Anglo American has said it is suspending all operations at its Los Bronces copper mine in Chile. This after workers seized installations at the site as industrial relations hit new lows in the nation's largest industry.
Anglo American blamed a group of contractors and "unidentified people” for the occupation of parts of the mine and the takeover of outbuildings and trucks.
About 100 hooded protesters reportedly entered the mine - Anglo's biggest operation in the country and the world's fifth largest copper mine - in central Chile earlier on Wednesday, seizing installations and setting up barricades.
The company said it had requested police intervention and announced that it would take legal action "to protect the rights and safety of its workers and the property."

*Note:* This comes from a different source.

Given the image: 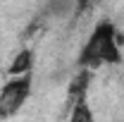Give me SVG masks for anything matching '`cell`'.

"The conditions are not present to guarantee the safety of the workers or operate under the necessary standards," Anglo American said in a statement, adding that it was implementing an evacuation plan for the 1,500 workers at Los Bronces.
The UK-based mining multinational from South Africa has - as have its rivals - faced protests in recent months from trades unions at its mines in Chile, whose copper industry is the world's largest producer of the metal and makes up one fifth of Chile's GDP.

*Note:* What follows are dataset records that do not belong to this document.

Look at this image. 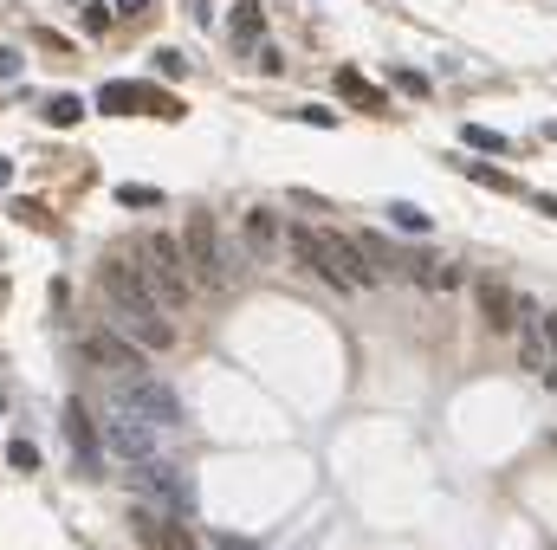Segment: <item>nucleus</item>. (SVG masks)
I'll return each mask as SVG.
<instances>
[{
  "instance_id": "nucleus-18",
  "label": "nucleus",
  "mask_w": 557,
  "mask_h": 550,
  "mask_svg": "<svg viewBox=\"0 0 557 550\" xmlns=\"http://www.w3.org/2000/svg\"><path fill=\"white\" fill-rule=\"evenodd\" d=\"M389 220H396L402 233H415V240H421V233H434V220H428V208H415V201H396V208H389Z\"/></svg>"
},
{
  "instance_id": "nucleus-13",
  "label": "nucleus",
  "mask_w": 557,
  "mask_h": 550,
  "mask_svg": "<svg viewBox=\"0 0 557 550\" xmlns=\"http://www.w3.org/2000/svg\"><path fill=\"white\" fill-rule=\"evenodd\" d=\"M98 110H104V117H137V110H143V85H124V78L104 85L98 91Z\"/></svg>"
},
{
  "instance_id": "nucleus-35",
  "label": "nucleus",
  "mask_w": 557,
  "mask_h": 550,
  "mask_svg": "<svg viewBox=\"0 0 557 550\" xmlns=\"http://www.w3.org/2000/svg\"><path fill=\"white\" fill-rule=\"evenodd\" d=\"M545 389H551V395H557V363H551V369H545Z\"/></svg>"
},
{
  "instance_id": "nucleus-31",
  "label": "nucleus",
  "mask_w": 557,
  "mask_h": 550,
  "mask_svg": "<svg viewBox=\"0 0 557 550\" xmlns=\"http://www.w3.org/2000/svg\"><path fill=\"white\" fill-rule=\"evenodd\" d=\"M214 550H260V544H247V538H214Z\"/></svg>"
},
{
  "instance_id": "nucleus-34",
  "label": "nucleus",
  "mask_w": 557,
  "mask_h": 550,
  "mask_svg": "<svg viewBox=\"0 0 557 550\" xmlns=\"http://www.w3.org/2000/svg\"><path fill=\"white\" fill-rule=\"evenodd\" d=\"M7 182H13V162H7V156H0V188H7Z\"/></svg>"
},
{
  "instance_id": "nucleus-16",
  "label": "nucleus",
  "mask_w": 557,
  "mask_h": 550,
  "mask_svg": "<svg viewBox=\"0 0 557 550\" xmlns=\"http://www.w3.org/2000/svg\"><path fill=\"white\" fill-rule=\"evenodd\" d=\"M46 123H59V130H72V123H85V98H72V91H59V98H46Z\"/></svg>"
},
{
  "instance_id": "nucleus-30",
  "label": "nucleus",
  "mask_w": 557,
  "mask_h": 550,
  "mask_svg": "<svg viewBox=\"0 0 557 550\" xmlns=\"http://www.w3.org/2000/svg\"><path fill=\"white\" fill-rule=\"evenodd\" d=\"M0 78H20V52L13 46H0Z\"/></svg>"
},
{
  "instance_id": "nucleus-11",
  "label": "nucleus",
  "mask_w": 557,
  "mask_h": 550,
  "mask_svg": "<svg viewBox=\"0 0 557 550\" xmlns=\"http://www.w3.org/2000/svg\"><path fill=\"white\" fill-rule=\"evenodd\" d=\"M357 246H363V259H370L376 279H402V272H409V266H402V246H396V240H383V233L363 227V233H357Z\"/></svg>"
},
{
  "instance_id": "nucleus-20",
  "label": "nucleus",
  "mask_w": 557,
  "mask_h": 550,
  "mask_svg": "<svg viewBox=\"0 0 557 550\" xmlns=\"http://www.w3.org/2000/svg\"><path fill=\"white\" fill-rule=\"evenodd\" d=\"M467 149H480V156H506V136H499V130H486V123H467Z\"/></svg>"
},
{
  "instance_id": "nucleus-22",
  "label": "nucleus",
  "mask_w": 557,
  "mask_h": 550,
  "mask_svg": "<svg viewBox=\"0 0 557 550\" xmlns=\"http://www.w3.org/2000/svg\"><path fill=\"white\" fill-rule=\"evenodd\" d=\"M7 460H13V473H33V466H39V447H33V440H13Z\"/></svg>"
},
{
  "instance_id": "nucleus-5",
  "label": "nucleus",
  "mask_w": 557,
  "mask_h": 550,
  "mask_svg": "<svg viewBox=\"0 0 557 550\" xmlns=\"http://www.w3.org/2000/svg\"><path fill=\"white\" fill-rule=\"evenodd\" d=\"M182 259H188V279H201L208 292H227L234 285V259L221 253V233L208 220H188L182 227Z\"/></svg>"
},
{
  "instance_id": "nucleus-6",
  "label": "nucleus",
  "mask_w": 557,
  "mask_h": 550,
  "mask_svg": "<svg viewBox=\"0 0 557 550\" xmlns=\"http://www.w3.org/2000/svg\"><path fill=\"white\" fill-rule=\"evenodd\" d=\"M78 356H85L91 369H104L111 382H137V376H149V369H143V343L117 337V330H85V337H78Z\"/></svg>"
},
{
  "instance_id": "nucleus-4",
  "label": "nucleus",
  "mask_w": 557,
  "mask_h": 550,
  "mask_svg": "<svg viewBox=\"0 0 557 550\" xmlns=\"http://www.w3.org/2000/svg\"><path fill=\"white\" fill-rule=\"evenodd\" d=\"M130 486L143 492V505H156V512H169V518L195 512V486H188V473H182V466H169L162 453H156V460H137Z\"/></svg>"
},
{
  "instance_id": "nucleus-14",
  "label": "nucleus",
  "mask_w": 557,
  "mask_h": 550,
  "mask_svg": "<svg viewBox=\"0 0 557 550\" xmlns=\"http://www.w3.org/2000/svg\"><path fill=\"white\" fill-rule=\"evenodd\" d=\"M337 98L357 104V110H383V91H376L370 78H357V72H337Z\"/></svg>"
},
{
  "instance_id": "nucleus-24",
  "label": "nucleus",
  "mask_w": 557,
  "mask_h": 550,
  "mask_svg": "<svg viewBox=\"0 0 557 550\" xmlns=\"http://www.w3.org/2000/svg\"><path fill=\"white\" fill-rule=\"evenodd\" d=\"M13 220H33V227H52V208H46V201H13Z\"/></svg>"
},
{
  "instance_id": "nucleus-28",
  "label": "nucleus",
  "mask_w": 557,
  "mask_h": 550,
  "mask_svg": "<svg viewBox=\"0 0 557 550\" xmlns=\"http://www.w3.org/2000/svg\"><path fill=\"white\" fill-rule=\"evenodd\" d=\"M396 85L409 91V98H428V78H421V72H396Z\"/></svg>"
},
{
  "instance_id": "nucleus-32",
  "label": "nucleus",
  "mask_w": 557,
  "mask_h": 550,
  "mask_svg": "<svg viewBox=\"0 0 557 550\" xmlns=\"http://www.w3.org/2000/svg\"><path fill=\"white\" fill-rule=\"evenodd\" d=\"M149 7V0H117V13H143Z\"/></svg>"
},
{
  "instance_id": "nucleus-8",
  "label": "nucleus",
  "mask_w": 557,
  "mask_h": 550,
  "mask_svg": "<svg viewBox=\"0 0 557 550\" xmlns=\"http://www.w3.org/2000/svg\"><path fill=\"white\" fill-rule=\"evenodd\" d=\"M104 447L117 453V460H156L162 453V434H156V421H143V415H130V408H117L111 421H104Z\"/></svg>"
},
{
  "instance_id": "nucleus-27",
  "label": "nucleus",
  "mask_w": 557,
  "mask_h": 550,
  "mask_svg": "<svg viewBox=\"0 0 557 550\" xmlns=\"http://www.w3.org/2000/svg\"><path fill=\"white\" fill-rule=\"evenodd\" d=\"M156 72H162V78H182L188 59H182V52H156Z\"/></svg>"
},
{
  "instance_id": "nucleus-15",
  "label": "nucleus",
  "mask_w": 557,
  "mask_h": 550,
  "mask_svg": "<svg viewBox=\"0 0 557 550\" xmlns=\"http://www.w3.org/2000/svg\"><path fill=\"white\" fill-rule=\"evenodd\" d=\"M240 233H247V246H253V253H273V246H279V220L266 214V208H253Z\"/></svg>"
},
{
  "instance_id": "nucleus-2",
  "label": "nucleus",
  "mask_w": 557,
  "mask_h": 550,
  "mask_svg": "<svg viewBox=\"0 0 557 550\" xmlns=\"http://www.w3.org/2000/svg\"><path fill=\"white\" fill-rule=\"evenodd\" d=\"M149 285H156L162 311H188V298H195V279H188V259H182V240H169V233H143L137 246Z\"/></svg>"
},
{
  "instance_id": "nucleus-1",
  "label": "nucleus",
  "mask_w": 557,
  "mask_h": 550,
  "mask_svg": "<svg viewBox=\"0 0 557 550\" xmlns=\"http://www.w3.org/2000/svg\"><path fill=\"white\" fill-rule=\"evenodd\" d=\"M98 292L111 298L117 330H124L130 343H143V350H175V311H162V298H156V285H149L137 253H111L104 259L98 266Z\"/></svg>"
},
{
  "instance_id": "nucleus-12",
  "label": "nucleus",
  "mask_w": 557,
  "mask_h": 550,
  "mask_svg": "<svg viewBox=\"0 0 557 550\" xmlns=\"http://www.w3.org/2000/svg\"><path fill=\"white\" fill-rule=\"evenodd\" d=\"M480 318L486 330H506L512 318H519V298L506 292V285H493V279H480Z\"/></svg>"
},
{
  "instance_id": "nucleus-29",
  "label": "nucleus",
  "mask_w": 557,
  "mask_h": 550,
  "mask_svg": "<svg viewBox=\"0 0 557 550\" xmlns=\"http://www.w3.org/2000/svg\"><path fill=\"white\" fill-rule=\"evenodd\" d=\"M538 330H545V343H551V363H557V311H538Z\"/></svg>"
},
{
  "instance_id": "nucleus-17",
  "label": "nucleus",
  "mask_w": 557,
  "mask_h": 550,
  "mask_svg": "<svg viewBox=\"0 0 557 550\" xmlns=\"http://www.w3.org/2000/svg\"><path fill=\"white\" fill-rule=\"evenodd\" d=\"M227 20H234V39H240V46H253V39L266 33V20H260V7H253V0H240Z\"/></svg>"
},
{
  "instance_id": "nucleus-19",
  "label": "nucleus",
  "mask_w": 557,
  "mask_h": 550,
  "mask_svg": "<svg viewBox=\"0 0 557 550\" xmlns=\"http://www.w3.org/2000/svg\"><path fill=\"white\" fill-rule=\"evenodd\" d=\"M292 253H298V266H305V272H318V227L298 220V227H292Z\"/></svg>"
},
{
  "instance_id": "nucleus-3",
  "label": "nucleus",
  "mask_w": 557,
  "mask_h": 550,
  "mask_svg": "<svg viewBox=\"0 0 557 550\" xmlns=\"http://www.w3.org/2000/svg\"><path fill=\"white\" fill-rule=\"evenodd\" d=\"M318 279L337 285V292H363V285H376V272H370V259H363L357 233L318 227Z\"/></svg>"
},
{
  "instance_id": "nucleus-33",
  "label": "nucleus",
  "mask_w": 557,
  "mask_h": 550,
  "mask_svg": "<svg viewBox=\"0 0 557 550\" xmlns=\"http://www.w3.org/2000/svg\"><path fill=\"white\" fill-rule=\"evenodd\" d=\"M538 208H545V214L557 220V195H538Z\"/></svg>"
},
{
  "instance_id": "nucleus-10",
  "label": "nucleus",
  "mask_w": 557,
  "mask_h": 550,
  "mask_svg": "<svg viewBox=\"0 0 557 550\" xmlns=\"http://www.w3.org/2000/svg\"><path fill=\"white\" fill-rule=\"evenodd\" d=\"M65 440H72V460L85 466V473L104 460V434H98V421H91L85 402H65Z\"/></svg>"
},
{
  "instance_id": "nucleus-26",
  "label": "nucleus",
  "mask_w": 557,
  "mask_h": 550,
  "mask_svg": "<svg viewBox=\"0 0 557 550\" xmlns=\"http://www.w3.org/2000/svg\"><path fill=\"white\" fill-rule=\"evenodd\" d=\"M117 201L124 208H156V188H117Z\"/></svg>"
},
{
  "instance_id": "nucleus-21",
  "label": "nucleus",
  "mask_w": 557,
  "mask_h": 550,
  "mask_svg": "<svg viewBox=\"0 0 557 550\" xmlns=\"http://www.w3.org/2000/svg\"><path fill=\"white\" fill-rule=\"evenodd\" d=\"M117 7H104V0H85V33H111Z\"/></svg>"
},
{
  "instance_id": "nucleus-25",
  "label": "nucleus",
  "mask_w": 557,
  "mask_h": 550,
  "mask_svg": "<svg viewBox=\"0 0 557 550\" xmlns=\"http://www.w3.org/2000/svg\"><path fill=\"white\" fill-rule=\"evenodd\" d=\"M298 123H311V130H337V117L324 104H305V110H298Z\"/></svg>"
},
{
  "instance_id": "nucleus-23",
  "label": "nucleus",
  "mask_w": 557,
  "mask_h": 550,
  "mask_svg": "<svg viewBox=\"0 0 557 550\" xmlns=\"http://www.w3.org/2000/svg\"><path fill=\"white\" fill-rule=\"evenodd\" d=\"M467 175H473L480 188H512V175H506V169H493V162H473Z\"/></svg>"
},
{
  "instance_id": "nucleus-36",
  "label": "nucleus",
  "mask_w": 557,
  "mask_h": 550,
  "mask_svg": "<svg viewBox=\"0 0 557 550\" xmlns=\"http://www.w3.org/2000/svg\"><path fill=\"white\" fill-rule=\"evenodd\" d=\"M0 408H7V389H0Z\"/></svg>"
},
{
  "instance_id": "nucleus-9",
  "label": "nucleus",
  "mask_w": 557,
  "mask_h": 550,
  "mask_svg": "<svg viewBox=\"0 0 557 550\" xmlns=\"http://www.w3.org/2000/svg\"><path fill=\"white\" fill-rule=\"evenodd\" d=\"M130 531H137V544H143V550H188V544H195L182 518L156 512V505H130Z\"/></svg>"
},
{
  "instance_id": "nucleus-7",
  "label": "nucleus",
  "mask_w": 557,
  "mask_h": 550,
  "mask_svg": "<svg viewBox=\"0 0 557 550\" xmlns=\"http://www.w3.org/2000/svg\"><path fill=\"white\" fill-rule=\"evenodd\" d=\"M117 408H130V415L156 421V428H182V402H175V389H169V382H156V376L117 382Z\"/></svg>"
}]
</instances>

Unions - led by the Federation of Contract Workers - at the mine say the dispute stems from a process of outsourcing jobs, noting that two out of three workers is now working on short term contracts, with lower salaries and less job security. This, the union said, pits one group of workers against another as the company seeks to reign in costs as lower global copper prices bite into the company's finances.

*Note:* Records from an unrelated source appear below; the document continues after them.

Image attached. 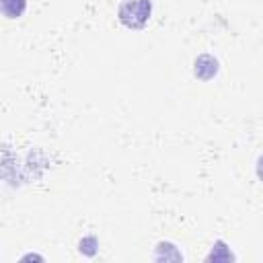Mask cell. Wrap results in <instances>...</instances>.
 <instances>
[{
	"instance_id": "obj_1",
	"label": "cell",
	"mask_w": 263,
	"mask_h": 263,
	"mask_svg": "<svg viewBox=\"0 0 263 263\" xmlns=\"http://www.w3.org/2000/svg\"><path fill=\"white\" fill-rule=\"evenodd\" d=\"M152 4L150 0H123L117 10V18L127 29H142L150 21Z\"/></svg>"
},
{
	"instance_id": "obj_5",
	"label": "cell",
	"mask_w": 263,
	"mask_h": 263,
	"mask_svg": "<svg viewBox=\"0 0 263 263\" xmlns=\"http://www.w3.org/2000/svg\"><path fill=\"white\" fill-rule=\"evenodd\" d=\"M255 168H257V177H259V181L263 183V154L257 158V166H255Z\"/></svg>"
},
{
	"instance_id": "obj_4",
	"label": "cell",
	"mask_w": 263,
	"mask_h": 263,
	"mask_svg": "<svg viewBox=\"0 0 263 263\" xmlns=\"http://www.w3.org/2000/svg\"><path fill=\"white\" fill-rule=\"evenodd\" d=\"M214 249H216V251H218V253H214V251H212V253H210V255H208V261H212V259H214V261H220V259H224V261H228V259H232V255H230V253H228V251H226V253H222V251H224V249H226V245H224V242H222V240H218V242H216V247H214Z\"/></svg>"
},
{
	"instance_id": "obj_3",
	"label": "cell",
	"mask_w": 263,
	"mask_h": 263,
	"mask_svg": "<svg viewBox=\"0 0 263 263\" xmlns=\"http://www.w3.org/2000/svg\"><path fill=\"white\" fill-rule=\"evenodd\" d=\"M27 8V0H2V14L8 18H18Z\"/></svg>"
},
{
	"instance_id": "obj_2",
	"label": "cell",
	"mask_w": 263,
	"mask_h": 263,
	"mask_svg": "<svg viewBox=\"0 0 263 263\" xmlns=\"http://www.w3.org/2000/svg\"><path fill=\"white\" fill-rule=\"evenodd\" d=\"M216 72H218V60L214 55H210V53L199 55L195 60V64H193V74L199 80H210V78L216 76Z\"/></svg>"
}]
</instances>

The union representing contractors at Los Bronces is reportedly in talks with Anglo, which says its role is "facilitator” in the negotiations.
In September, over 1,700 Los Bronces workers staged a one-week strike over wages. Unions said the company had offered a one-off bonus of 9 million pesos ($13,600) and an interest-free loan of 3 million pesos ($4,500). Union president Eduardo Rocco has also accused the company of reneging on promises to build a dormitory for the workers.
Workers voted 858 to 508 then in favor of strike action after rejecting Anglo's offer.
Los Bronces, located at high altitude and subject to extreme weather, was taken over by South Africa-based Anglo American - one of the world's largest mining conglomerates - in 1980 and had not had a strike until this year.
Los Bronces, 3,500 meters high up in the Andes 65 km north-east of the capital Santiago, is also one of the few Anglo still has in Chile.